The 2010 Deepwater Horizon oil spill has been called one of the worst environmental disasters in American history — and more than six years later, scientists are still investigating how much damage it actually caused. Now, a new study suggests the spill may have permanently marred one of the Gulf shore’s most important ecosystems.  

The study, published Tuesday in the journal Scientific Reports, finds the oil spill caused widespread erosion in the salt marshes along the coasts of Louisiana, Alabama and Mississippi. And the researchers say there’s a chance these marshes might never completely grow back.  

Marshes “provide a variety of important services,” said lead study author Brian Silliman, a marine conservation biologist at Duke University. “They benefit humans, including acting as pollution filters, absorbing nutrients as they run off from the land before they get into the estuary, helping to suppress harmful algal blooms. They also act as breakwaters and buffer the shoreline from erosion.”  
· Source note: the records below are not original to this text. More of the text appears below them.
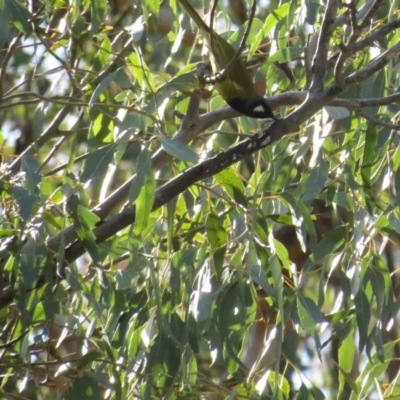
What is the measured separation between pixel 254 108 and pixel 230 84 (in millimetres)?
126

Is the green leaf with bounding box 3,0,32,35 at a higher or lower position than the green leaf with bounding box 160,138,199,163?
higher

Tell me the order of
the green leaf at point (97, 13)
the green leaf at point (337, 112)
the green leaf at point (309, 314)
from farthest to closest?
the green leaf at point (97, 13)
the green leaf at point (309, 314)
the green leaf at point (337, 112)

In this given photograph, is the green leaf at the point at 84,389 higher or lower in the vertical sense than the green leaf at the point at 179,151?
lower

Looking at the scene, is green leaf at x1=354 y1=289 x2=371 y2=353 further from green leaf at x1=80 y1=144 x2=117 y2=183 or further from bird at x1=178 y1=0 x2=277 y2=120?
green leaf at x1=80 y1=144 x2=117 y2=183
They’re also important carbon sinks — in fact, research suggests that coastal wetlands may absorb several times more carbon per unit of area than tropical forests do. And they also provide habitat to a wide variety of animals that are staples of human fisheries, including shrimp, crabs and small fish.

So scientists have been concerned about how the marshes fared after the oil spill, believed to have affected at least 1,300 miles of shoreline from Texas to Florida.  

For the new study, the researchers investigated the relationship between the amount of oil that ended up on marsh grasses following the spill and how much these marshes eroded in the years since. Specifically, they looked at the height of the grasses and how high on the stems oil was found at each location. They analyzed data taken from more than 100 sites in Louisiana, Alabama and Mississippi.